The substantial investment in Moderna’s mRNA platform, particularly against the backdrop of reduced government funding for mRNA research in some Western nations, highlights a potential divergence in strategic priorities. While some political entities may be retracting support, global health organizations like CEPI recognize the transformative potential of mRNA technology, not just for COVID-19 but for a wide array of future pathogens, including rare and neglected diseases. This strategic investment by CEPI could help sustain and further validate mRNA technology development, ensuring its continued advancement for global public good.
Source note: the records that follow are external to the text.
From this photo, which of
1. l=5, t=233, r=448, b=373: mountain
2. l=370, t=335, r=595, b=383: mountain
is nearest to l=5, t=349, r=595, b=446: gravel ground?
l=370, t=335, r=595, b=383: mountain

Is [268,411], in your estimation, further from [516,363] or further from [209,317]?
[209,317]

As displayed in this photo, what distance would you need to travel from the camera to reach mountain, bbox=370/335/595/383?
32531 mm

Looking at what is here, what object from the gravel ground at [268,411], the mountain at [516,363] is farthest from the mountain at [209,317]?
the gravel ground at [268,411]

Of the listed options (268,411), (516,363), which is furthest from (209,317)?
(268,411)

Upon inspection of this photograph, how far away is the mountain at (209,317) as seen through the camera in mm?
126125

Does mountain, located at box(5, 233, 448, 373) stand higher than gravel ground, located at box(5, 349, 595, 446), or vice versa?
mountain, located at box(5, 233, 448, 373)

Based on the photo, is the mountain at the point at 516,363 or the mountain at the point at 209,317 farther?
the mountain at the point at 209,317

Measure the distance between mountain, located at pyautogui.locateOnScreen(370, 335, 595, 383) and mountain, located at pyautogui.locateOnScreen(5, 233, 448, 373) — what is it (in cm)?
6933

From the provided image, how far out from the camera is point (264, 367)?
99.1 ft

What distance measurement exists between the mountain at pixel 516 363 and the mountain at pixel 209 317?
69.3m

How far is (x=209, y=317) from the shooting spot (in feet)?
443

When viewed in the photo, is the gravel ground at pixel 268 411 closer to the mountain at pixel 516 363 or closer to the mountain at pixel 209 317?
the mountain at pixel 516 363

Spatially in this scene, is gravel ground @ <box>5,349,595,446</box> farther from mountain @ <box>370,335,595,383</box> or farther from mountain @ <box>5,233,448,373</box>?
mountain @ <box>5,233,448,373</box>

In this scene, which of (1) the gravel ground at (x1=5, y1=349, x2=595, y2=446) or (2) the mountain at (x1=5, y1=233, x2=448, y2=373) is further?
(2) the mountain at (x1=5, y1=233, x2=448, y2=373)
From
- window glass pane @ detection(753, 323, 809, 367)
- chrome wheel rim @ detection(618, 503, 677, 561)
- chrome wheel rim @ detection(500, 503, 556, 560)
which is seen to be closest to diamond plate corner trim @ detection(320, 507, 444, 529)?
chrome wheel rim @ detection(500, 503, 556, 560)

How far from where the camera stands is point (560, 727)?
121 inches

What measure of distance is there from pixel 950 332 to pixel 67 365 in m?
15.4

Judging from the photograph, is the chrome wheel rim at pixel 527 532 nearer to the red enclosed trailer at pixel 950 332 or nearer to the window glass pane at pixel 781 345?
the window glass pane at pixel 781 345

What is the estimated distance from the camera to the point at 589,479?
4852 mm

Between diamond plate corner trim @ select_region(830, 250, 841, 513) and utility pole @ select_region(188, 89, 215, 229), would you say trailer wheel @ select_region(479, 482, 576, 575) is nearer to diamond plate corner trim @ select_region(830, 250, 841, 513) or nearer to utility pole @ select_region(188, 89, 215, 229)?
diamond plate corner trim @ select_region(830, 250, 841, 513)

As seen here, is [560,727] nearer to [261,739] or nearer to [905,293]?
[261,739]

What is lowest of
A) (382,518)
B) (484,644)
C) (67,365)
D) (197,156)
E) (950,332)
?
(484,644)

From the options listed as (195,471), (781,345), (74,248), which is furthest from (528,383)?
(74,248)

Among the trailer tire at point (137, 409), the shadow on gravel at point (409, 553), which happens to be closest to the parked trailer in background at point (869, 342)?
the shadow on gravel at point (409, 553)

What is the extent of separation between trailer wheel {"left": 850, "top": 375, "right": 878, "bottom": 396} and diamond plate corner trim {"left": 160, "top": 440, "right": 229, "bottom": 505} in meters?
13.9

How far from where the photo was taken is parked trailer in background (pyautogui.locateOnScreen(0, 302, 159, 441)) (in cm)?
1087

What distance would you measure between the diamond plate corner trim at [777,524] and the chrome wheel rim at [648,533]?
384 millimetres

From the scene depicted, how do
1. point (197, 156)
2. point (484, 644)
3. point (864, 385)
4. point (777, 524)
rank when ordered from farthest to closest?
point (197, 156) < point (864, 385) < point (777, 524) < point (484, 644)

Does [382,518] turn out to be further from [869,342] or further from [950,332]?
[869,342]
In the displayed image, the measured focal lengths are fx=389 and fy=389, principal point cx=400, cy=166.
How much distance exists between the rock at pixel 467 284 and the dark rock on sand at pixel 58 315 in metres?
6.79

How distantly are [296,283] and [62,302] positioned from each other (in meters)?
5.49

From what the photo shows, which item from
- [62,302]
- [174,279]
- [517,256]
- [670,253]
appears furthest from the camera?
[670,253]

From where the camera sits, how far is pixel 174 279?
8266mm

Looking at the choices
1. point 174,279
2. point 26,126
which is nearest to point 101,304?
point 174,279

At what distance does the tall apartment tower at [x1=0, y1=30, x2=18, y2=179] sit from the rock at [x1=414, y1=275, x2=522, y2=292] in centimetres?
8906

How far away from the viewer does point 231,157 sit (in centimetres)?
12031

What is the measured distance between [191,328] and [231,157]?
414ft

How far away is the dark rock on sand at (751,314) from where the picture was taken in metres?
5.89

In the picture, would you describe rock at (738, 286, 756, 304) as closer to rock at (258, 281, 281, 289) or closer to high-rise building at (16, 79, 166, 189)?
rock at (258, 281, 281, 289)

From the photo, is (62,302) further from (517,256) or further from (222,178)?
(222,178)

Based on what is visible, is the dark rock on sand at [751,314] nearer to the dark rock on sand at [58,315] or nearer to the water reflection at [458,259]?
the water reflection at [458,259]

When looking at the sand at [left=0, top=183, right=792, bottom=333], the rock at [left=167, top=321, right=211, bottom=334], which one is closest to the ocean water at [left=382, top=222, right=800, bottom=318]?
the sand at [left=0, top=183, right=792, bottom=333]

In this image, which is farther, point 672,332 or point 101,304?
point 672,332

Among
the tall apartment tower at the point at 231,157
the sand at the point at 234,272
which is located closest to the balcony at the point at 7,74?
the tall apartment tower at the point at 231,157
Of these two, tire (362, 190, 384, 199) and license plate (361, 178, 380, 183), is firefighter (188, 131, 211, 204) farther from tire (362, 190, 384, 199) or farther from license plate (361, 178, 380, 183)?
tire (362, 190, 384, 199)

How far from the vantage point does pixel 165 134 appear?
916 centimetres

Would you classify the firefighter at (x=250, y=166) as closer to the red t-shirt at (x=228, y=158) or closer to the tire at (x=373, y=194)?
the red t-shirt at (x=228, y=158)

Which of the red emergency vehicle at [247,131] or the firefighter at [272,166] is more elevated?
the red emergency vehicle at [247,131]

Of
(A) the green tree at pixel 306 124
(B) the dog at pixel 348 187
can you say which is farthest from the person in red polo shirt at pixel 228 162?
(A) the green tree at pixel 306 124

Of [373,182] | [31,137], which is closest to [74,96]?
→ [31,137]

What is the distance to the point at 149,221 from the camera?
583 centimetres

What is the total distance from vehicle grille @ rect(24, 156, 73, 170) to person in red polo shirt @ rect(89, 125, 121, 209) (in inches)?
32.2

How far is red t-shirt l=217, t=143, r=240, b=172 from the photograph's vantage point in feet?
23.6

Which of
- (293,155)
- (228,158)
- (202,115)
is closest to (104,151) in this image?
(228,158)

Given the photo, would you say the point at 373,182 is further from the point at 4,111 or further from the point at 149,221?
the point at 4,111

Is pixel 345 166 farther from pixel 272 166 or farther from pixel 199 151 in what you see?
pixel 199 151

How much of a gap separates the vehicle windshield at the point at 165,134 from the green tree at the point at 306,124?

Finally, this initiative reinforces the critical importance of a proactive approach to epidemic preparedness. Rather than reacting solely after an outbreak has escalated, CEPI’s model aims to fund vaccine development for known high-threat pathogens even when they are not actively circulating, thereby shortening response times when an outbreak does occur. The current BDBV epidemic serves as a stark reminder that while one pathogen may dominate headlines, the threat of others persists, requiring continuous vigilance, sustained investment, and robust international collaboration to safeguard global health. The collective efforts to accelerate these BDBV vaccine candidates offer a beacon of hope for communities currently battling this deadly virus and represent a crucial step forward in the ongoing fight against emerging infectious diseases.